Peptide receptor radionuclide therapy (PRRT) is an established therapy for metastatic neuroendocrine neoplasms (NEN). The role of PRRT as a neoadjuvant treatment prior to surgery or other local therapies is uncertain. This scoping review aimed to define the landscape of evidence available detailing the utility of PRRT in the neo-adjuvant setting, including the clinical contexts, efficacy, and levels of evidence. A comprehensive literature search of PUBMED, SCOPUS, and EMBASE through to December 2022 was performed to identify reports of PRRT use as neoadjuvant therapy prior to local therapies. Observational studies and clinical trials were included. A total of 369 records were identified by the initial search, and 17 were included in the final analysis, comprising 179 patients treated with neoadjuvant PRRT. Publications included case reports, retrospective cohort series and a phase 2 trial. Definitions of unresectable disease were variable. Radioisotopes used included Lu (n = 142) and Y (n = 36), used separately (n = 178) or in combination (n = 1). A combination of PRRT with chemotherapy was also explored (n = 2). Toxicity data was reported in 11/17 studies. Survival analysis was reported in 3/17 studies. Surgical resection following PRRT was reported for both the primary tumor (n = 71) and metastases (n = 12). Resection rates could not be calculated as not all publications reported whether resection was completed. Published literature exploring the use of PRRT in the neoadjuvant setting is mostly limited to case reports and retrospective cohort studies. From these limited data there is reported to be a role of PRRT in neoadjuvant setting in the literature. However, the low quality of evidence precludes any definite conclusion on the grade of disease, site of primary, isotope used or use of concomitant chemotherapy that can benefit from this application. Further prospective studies will require collaboration between multiple centers to gain sufficient high-quality evidence.

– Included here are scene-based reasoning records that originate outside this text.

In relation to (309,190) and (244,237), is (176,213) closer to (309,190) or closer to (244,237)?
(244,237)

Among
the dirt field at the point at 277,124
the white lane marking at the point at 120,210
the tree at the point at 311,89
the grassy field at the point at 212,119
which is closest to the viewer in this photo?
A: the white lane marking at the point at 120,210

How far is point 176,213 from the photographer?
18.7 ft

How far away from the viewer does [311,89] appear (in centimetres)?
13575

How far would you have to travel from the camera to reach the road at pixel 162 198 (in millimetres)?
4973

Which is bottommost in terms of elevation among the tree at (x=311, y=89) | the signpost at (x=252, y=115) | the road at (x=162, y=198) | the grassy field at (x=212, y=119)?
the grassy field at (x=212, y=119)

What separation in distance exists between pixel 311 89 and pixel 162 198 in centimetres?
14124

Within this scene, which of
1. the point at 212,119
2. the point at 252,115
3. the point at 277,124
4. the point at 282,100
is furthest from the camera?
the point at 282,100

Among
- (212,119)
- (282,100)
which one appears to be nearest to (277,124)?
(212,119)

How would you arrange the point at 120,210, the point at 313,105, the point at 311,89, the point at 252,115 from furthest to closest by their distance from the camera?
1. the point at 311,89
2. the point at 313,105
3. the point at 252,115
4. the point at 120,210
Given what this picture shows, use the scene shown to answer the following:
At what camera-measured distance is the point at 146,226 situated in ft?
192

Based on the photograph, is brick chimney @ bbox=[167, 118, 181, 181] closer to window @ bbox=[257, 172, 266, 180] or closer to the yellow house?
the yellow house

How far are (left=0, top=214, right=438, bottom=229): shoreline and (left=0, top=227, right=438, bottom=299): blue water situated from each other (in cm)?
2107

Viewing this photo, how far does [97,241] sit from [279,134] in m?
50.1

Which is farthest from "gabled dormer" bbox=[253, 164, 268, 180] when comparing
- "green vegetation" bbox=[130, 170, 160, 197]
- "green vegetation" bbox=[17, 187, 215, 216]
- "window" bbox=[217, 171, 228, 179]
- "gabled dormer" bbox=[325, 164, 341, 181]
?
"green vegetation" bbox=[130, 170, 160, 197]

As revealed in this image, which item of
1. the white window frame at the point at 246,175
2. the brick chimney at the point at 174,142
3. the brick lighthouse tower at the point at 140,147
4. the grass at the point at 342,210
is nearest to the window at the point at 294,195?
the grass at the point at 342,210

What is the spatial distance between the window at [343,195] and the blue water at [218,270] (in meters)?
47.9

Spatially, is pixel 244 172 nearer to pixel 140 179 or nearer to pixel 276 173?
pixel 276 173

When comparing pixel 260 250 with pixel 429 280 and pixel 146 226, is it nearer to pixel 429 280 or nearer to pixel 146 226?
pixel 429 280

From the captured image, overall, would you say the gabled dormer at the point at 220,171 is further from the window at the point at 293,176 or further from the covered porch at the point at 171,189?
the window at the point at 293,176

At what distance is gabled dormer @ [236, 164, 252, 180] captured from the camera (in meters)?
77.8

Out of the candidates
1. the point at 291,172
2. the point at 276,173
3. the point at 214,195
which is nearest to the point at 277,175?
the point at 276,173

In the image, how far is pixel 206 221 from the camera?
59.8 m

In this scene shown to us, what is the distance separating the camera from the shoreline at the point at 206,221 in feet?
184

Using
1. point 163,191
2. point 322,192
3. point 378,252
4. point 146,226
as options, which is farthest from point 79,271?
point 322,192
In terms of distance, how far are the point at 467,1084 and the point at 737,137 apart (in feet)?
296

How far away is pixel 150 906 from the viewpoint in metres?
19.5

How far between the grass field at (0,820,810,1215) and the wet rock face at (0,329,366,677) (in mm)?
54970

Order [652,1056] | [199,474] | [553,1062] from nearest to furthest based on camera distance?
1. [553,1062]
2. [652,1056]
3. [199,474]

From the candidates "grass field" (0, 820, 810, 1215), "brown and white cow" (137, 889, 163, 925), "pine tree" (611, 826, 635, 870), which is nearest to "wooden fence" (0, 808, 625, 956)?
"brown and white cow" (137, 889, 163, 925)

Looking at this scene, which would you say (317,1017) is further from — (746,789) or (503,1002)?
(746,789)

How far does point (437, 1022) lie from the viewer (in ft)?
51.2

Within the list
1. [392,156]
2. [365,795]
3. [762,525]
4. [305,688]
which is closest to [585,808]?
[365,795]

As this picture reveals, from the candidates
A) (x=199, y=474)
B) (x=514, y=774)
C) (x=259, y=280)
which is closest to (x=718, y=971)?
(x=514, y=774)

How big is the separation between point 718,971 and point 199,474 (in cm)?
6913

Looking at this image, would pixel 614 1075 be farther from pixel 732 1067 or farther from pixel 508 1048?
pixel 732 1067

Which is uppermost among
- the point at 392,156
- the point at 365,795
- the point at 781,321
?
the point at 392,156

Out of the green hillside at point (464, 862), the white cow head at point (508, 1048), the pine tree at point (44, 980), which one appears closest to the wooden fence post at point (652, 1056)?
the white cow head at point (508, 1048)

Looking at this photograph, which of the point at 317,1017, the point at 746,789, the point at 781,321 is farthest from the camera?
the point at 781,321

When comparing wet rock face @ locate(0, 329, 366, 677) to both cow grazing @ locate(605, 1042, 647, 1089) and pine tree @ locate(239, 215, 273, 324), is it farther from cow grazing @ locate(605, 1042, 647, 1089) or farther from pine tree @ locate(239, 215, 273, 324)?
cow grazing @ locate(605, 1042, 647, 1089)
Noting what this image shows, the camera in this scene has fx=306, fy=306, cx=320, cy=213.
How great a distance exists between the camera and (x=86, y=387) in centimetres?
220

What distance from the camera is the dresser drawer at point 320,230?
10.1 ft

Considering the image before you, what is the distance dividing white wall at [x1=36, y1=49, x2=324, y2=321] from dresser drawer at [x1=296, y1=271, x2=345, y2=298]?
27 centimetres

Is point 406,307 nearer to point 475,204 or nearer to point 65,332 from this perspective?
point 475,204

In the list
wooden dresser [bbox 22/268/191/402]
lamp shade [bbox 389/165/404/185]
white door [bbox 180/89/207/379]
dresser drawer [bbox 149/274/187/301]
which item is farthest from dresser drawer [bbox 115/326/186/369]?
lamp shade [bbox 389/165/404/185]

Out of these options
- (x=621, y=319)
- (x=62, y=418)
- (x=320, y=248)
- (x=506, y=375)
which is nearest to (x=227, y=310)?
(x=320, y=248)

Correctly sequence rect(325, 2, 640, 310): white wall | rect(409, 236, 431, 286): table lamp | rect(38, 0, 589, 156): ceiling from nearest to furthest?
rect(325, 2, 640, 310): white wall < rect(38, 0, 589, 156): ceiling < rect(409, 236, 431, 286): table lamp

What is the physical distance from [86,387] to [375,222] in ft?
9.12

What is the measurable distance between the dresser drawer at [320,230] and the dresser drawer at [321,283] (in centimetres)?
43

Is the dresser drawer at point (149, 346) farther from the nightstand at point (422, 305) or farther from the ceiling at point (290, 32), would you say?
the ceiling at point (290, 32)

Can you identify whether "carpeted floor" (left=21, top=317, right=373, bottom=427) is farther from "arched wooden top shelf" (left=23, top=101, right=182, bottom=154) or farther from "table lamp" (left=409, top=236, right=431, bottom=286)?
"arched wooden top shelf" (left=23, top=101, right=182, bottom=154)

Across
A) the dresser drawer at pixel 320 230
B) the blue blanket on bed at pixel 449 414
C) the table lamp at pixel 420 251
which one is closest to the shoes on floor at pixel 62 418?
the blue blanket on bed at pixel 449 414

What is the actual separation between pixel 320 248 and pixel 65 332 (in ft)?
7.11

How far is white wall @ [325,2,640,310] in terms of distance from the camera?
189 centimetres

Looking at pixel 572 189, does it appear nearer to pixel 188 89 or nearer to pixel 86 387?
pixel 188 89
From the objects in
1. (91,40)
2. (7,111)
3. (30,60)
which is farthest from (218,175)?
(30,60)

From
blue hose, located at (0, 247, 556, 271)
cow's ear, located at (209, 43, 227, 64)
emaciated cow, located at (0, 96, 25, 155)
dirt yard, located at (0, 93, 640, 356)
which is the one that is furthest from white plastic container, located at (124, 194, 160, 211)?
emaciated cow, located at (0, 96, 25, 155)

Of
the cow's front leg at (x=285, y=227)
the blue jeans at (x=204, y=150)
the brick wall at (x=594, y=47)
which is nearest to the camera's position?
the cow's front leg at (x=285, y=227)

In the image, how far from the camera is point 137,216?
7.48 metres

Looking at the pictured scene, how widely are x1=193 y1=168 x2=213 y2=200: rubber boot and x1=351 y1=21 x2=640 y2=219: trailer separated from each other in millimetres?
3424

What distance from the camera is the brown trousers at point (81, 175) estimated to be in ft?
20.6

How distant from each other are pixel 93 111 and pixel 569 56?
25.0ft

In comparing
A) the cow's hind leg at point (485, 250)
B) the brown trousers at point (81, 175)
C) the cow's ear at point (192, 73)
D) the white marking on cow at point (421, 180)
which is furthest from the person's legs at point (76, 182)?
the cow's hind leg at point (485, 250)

肽受体放射性核素治疗(PRRT)是转移性神经内分泌肿瘤(NEN)的一种既定治疗方法。PRRT作为手术或其他局部治疗前的新辅助治疗的作用尚不确定。本综述旨在明确现有证据的情况,详细阐述PRRT在新辅助治疗中的效用,包括临床背景、疗效和证据水平。通过对截至2022年12月的PUBMED、SCOPUS和EMBASE进行全面文献检索,以确定PRRT作为局部治疗前新辅助治疗的使用报告。纳入观察性研究和临床试验。初步检索共识别出369条记录,最终分析纳入17条,包括179例接受新辅助PRRT治疗的患者。出版物包括病例报告、回顾性队列系列和一项2期试验。不可切除疾病的定义各不相同。使用的放射性同位素包括镥(n = 142)和钇(n = 36),单独使用(n = 178)或联合使用(n = 1)。还探讨了PRRT与化疗的联合应用(n = 2)。11/17项研究报告了毒性数据。3/17项研究报告了生存分析。PRRT后对原发性肿瘤(n = 71)和转移灶(n = 12)均进行了手术切除报告。由于并非所有出版物都报告了切除是否完成,因此无法计算切除率。探索PRRT在新辅助治疗中应用的已发表文献大多限于病例报告和回顾性队列研究。从这些有限的数据来看,文献报道PRRT在新辅助治疗中具有一定作用。然而,证据质量较低,无法就可从该应用中获益的疾病分级、原发部位、使用的同位素或联合化疗的使用得出任何明确结论。进一步的前瞻性研究需要多个中心之间的合作,以获得足够的高质量证据。